By Mike Dolan
LONDON (Reuters) – As inflation fears eat into bonds worldwide, Italy’s government debt has taken another beating – even though raging Italian inflation may seem like the most unlikely outcome imaginable.
Doubts have resurfaced this month over the scale of the European Central Bank’s pandemic support programmes ahead of its June 10 policy meeting.
Italy – with the bloc’s biggest bond market by size – benefits more than other euro countries from that bond buying. It stands to lose most from any rethink – even though an imminent “taper” of the ECB’s bond purchases seems far-fetched to most economists.
Europe’s economy continues to register positive data surprises and the euro zone is set to pick up pace as initially slow COVID vaccination programmes catch up fast, allowing movement restrictions across the continent to ease into summer.
And with headline inflation and inflation expectations rebounding sharply on both sides of the Atlantic – amid base effects and bottlenecks related to the pandemic shock – interest rate-sensitive securities everywhere have been pegged back.
It’s in that context that Italy’s long-term borrowing rates have risen again. Its 10-year benchmark government bond has lost 5% in price since the start of the year.
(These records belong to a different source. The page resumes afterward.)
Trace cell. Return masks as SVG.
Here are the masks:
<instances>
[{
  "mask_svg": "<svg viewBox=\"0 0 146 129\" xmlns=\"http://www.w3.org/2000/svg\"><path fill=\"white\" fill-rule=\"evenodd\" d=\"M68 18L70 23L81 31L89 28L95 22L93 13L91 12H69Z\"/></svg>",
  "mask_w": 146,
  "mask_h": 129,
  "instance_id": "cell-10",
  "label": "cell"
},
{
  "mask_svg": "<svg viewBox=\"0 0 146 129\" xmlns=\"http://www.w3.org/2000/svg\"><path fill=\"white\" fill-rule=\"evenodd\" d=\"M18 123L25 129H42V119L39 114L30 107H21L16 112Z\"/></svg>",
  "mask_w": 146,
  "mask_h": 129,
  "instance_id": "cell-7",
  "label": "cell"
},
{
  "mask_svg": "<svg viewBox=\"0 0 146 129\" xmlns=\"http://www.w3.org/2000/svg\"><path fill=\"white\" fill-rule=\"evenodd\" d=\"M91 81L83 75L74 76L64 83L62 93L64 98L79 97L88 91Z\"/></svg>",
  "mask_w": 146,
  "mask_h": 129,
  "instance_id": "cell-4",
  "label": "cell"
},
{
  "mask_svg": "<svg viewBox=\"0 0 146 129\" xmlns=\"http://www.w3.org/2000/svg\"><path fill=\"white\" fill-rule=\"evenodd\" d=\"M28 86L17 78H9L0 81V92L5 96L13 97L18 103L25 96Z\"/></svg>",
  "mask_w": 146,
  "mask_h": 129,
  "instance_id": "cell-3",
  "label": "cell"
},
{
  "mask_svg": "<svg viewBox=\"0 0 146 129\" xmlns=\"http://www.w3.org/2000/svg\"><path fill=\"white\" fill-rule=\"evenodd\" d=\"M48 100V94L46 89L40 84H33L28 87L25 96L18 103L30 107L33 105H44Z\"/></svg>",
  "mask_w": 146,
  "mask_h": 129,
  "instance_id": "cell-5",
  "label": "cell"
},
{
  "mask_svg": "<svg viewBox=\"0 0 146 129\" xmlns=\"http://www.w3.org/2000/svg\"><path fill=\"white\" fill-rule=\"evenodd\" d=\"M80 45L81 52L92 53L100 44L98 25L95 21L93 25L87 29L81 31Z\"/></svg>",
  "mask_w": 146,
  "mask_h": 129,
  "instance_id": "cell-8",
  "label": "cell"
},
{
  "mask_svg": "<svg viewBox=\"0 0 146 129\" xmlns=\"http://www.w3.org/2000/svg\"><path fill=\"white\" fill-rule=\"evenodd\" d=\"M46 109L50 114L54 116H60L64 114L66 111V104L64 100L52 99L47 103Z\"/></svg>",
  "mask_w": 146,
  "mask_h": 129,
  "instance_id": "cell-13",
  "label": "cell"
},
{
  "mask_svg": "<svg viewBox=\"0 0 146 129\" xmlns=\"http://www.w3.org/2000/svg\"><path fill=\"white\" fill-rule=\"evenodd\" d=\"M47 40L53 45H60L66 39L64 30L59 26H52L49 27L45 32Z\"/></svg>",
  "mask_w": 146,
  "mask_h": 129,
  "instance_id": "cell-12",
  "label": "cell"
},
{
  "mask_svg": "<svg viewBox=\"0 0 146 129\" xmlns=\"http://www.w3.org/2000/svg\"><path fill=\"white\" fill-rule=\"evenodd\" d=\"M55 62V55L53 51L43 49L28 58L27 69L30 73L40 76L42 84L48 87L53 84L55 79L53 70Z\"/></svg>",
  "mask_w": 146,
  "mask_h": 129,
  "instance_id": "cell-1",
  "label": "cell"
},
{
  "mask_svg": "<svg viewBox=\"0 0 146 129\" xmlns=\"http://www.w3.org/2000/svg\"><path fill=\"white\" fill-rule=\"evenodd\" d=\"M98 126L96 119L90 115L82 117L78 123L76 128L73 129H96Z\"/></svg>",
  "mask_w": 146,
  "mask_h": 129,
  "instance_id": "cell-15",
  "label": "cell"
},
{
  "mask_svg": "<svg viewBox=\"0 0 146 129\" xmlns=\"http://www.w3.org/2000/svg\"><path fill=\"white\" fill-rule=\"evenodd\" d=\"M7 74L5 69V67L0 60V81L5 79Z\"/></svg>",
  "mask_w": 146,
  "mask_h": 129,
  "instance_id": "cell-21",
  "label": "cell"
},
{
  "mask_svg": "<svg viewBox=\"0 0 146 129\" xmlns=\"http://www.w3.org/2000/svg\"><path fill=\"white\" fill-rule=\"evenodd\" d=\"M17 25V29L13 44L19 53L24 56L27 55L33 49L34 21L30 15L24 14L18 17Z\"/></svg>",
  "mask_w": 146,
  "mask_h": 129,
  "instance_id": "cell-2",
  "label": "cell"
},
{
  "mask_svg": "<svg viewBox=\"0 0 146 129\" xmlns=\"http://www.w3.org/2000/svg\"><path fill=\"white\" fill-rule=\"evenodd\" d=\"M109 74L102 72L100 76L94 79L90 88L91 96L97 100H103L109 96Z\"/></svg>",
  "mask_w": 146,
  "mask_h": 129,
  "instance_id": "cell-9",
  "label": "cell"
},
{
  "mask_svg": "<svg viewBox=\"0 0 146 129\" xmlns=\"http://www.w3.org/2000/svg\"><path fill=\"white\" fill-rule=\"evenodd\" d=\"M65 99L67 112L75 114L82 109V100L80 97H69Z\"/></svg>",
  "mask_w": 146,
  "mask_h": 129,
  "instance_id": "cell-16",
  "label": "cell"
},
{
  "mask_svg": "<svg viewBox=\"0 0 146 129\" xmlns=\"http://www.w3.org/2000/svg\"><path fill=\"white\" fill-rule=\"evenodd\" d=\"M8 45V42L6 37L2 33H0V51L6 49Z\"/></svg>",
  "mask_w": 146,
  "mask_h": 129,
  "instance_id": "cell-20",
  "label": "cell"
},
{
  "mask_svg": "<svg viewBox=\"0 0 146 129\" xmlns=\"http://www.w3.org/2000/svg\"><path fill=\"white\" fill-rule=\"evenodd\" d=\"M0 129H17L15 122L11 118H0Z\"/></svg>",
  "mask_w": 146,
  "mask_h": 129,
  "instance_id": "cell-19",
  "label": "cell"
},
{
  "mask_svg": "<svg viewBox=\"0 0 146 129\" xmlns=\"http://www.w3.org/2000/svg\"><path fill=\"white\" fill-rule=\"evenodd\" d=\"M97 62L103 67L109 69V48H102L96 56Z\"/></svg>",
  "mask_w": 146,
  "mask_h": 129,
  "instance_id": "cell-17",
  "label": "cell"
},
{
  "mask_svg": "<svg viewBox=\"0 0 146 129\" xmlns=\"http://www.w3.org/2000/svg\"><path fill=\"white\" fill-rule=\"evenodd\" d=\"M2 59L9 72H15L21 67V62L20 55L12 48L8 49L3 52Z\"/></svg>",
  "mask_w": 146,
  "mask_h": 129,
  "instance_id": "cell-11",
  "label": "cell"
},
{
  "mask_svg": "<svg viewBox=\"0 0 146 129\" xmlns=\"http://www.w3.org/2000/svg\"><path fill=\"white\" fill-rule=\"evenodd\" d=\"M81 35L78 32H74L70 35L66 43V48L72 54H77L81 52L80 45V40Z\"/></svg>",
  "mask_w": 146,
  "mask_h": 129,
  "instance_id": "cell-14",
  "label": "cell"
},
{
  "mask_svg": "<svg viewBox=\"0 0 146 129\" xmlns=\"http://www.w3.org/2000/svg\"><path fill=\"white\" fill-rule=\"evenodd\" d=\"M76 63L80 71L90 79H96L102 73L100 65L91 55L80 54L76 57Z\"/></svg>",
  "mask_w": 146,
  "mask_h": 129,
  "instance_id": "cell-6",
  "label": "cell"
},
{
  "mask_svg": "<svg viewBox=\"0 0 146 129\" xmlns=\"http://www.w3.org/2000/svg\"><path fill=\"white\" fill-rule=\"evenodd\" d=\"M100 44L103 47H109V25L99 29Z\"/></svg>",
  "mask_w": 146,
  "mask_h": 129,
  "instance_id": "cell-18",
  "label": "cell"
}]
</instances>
The 30-year sovereign bond is down 15% and its 50-year issue is down 17%.
While these seem alarming at first glance – not even the tech-heavy Nasdaq 100 stock index lost that much – the drop tallies with similar price losses in similar maturities of U.S. Treasuries and other euro zone sovereigns.
Italy – a BBB-rated credit – can still borrow for little over 1% for 10 years and 2.4% for 50 years – roughly where it was last summer before investors welcomed the post-pandemic European Union Recovery Fund and bet on the steady hand of new Prime Minister and former ECB chief Mario Draghi.
Italy’s additional 10-year borrowing risk premium over Germany has widened back to about 120 basis points this week – but that’s still lower than pre-pandemic levels and less than half the peaks of the immediate COVID shock.
Inflation expectations embedded in euro zone and Italian bond and swaps markets have jumped back to about 1.6%-1.7% from as low as zero when the pandemic hit last year.
But they too still remain well below the ECB’s near 2% inflation target and about a percentage point below those in the United States.
SUB-ZERO REAL YIELDS
Most strategists reckon the ECB will be comfortable with these sorts of developments because it will view rising nominal bond yields as a welcome reflection of the underlying economic recovery and of inflation returning toward target.
The fact that inflation-adjusted, or real, 10-year Italian yields are still -0.60%, and -1.3% and -1.5% in France and Germany just reinforces the ECB’s perception that policy is still sufficiently easy and that there’s a way to go yet to entrench the recovery or sustainably meet its targets.
“While BTP spreads could widen further into the June ECB meeting, we do think that eventually they will provide an attractive opportunity to add back to peripheral risk,” said UBP strategist Mohammed Kazmi.
Far from a taper, Saxo strategist Althea Spinozzi thinks the ECB is more likely to up support next month than dial it back and Italy remains the best place in the government bond world to position for that. “From a buy-to-hold perspective Italian BTPs…are the only sovereigns offering a positive yield starting from four-year (bonds) onwards,” she says.
Longer term, the worldwide debate about reignited inflation seems at odds with arguably Italy’s most worrisome economic dynamic.
Only last week, Draghi addressed a conference on Italy’s plummeting birth rate – which fell even further during the pandemic, much like in the United States and China. At the same conference the Pope warned of a “demographic winter”.
Draghi said Italy had just 404,000 births last year, the lowest since records began and down 30% on 12 years ago.
The rapid aging of Italy’s population and the dearth of young workers is a huge pressure on future potential economic growth rates – and presents a challenge to the country’s ability to rein in record public debts of some 160% of GDP over time in the absence of ECB support and low borrowing rates.
Even before you consider that, European Commission forecasts show Italy’s output gap, which measures economic slack, remaining persisting at more than 1% of potential through 2022 even as Germany, France and Spain equivalents close next year.
Some argue the deepening “baby bust” and potential for looming worker shortages may well be inflationary over time as it forces up wages for the active younger people.
And other euro sceptics continue to think Rome’s public debt load could ultimately create intolerable euro strains that make the ECB’s job increasingly difficult – hence the small euro exit risk premium that persists for fear of future default and the potential for whirlwind inflation in event of a currency switch.
Whatever the long-term outcome, it will likely take considerable evidence to change from a decade of deflationary mindsets to the idea of Italian inflation becoming a serious risk.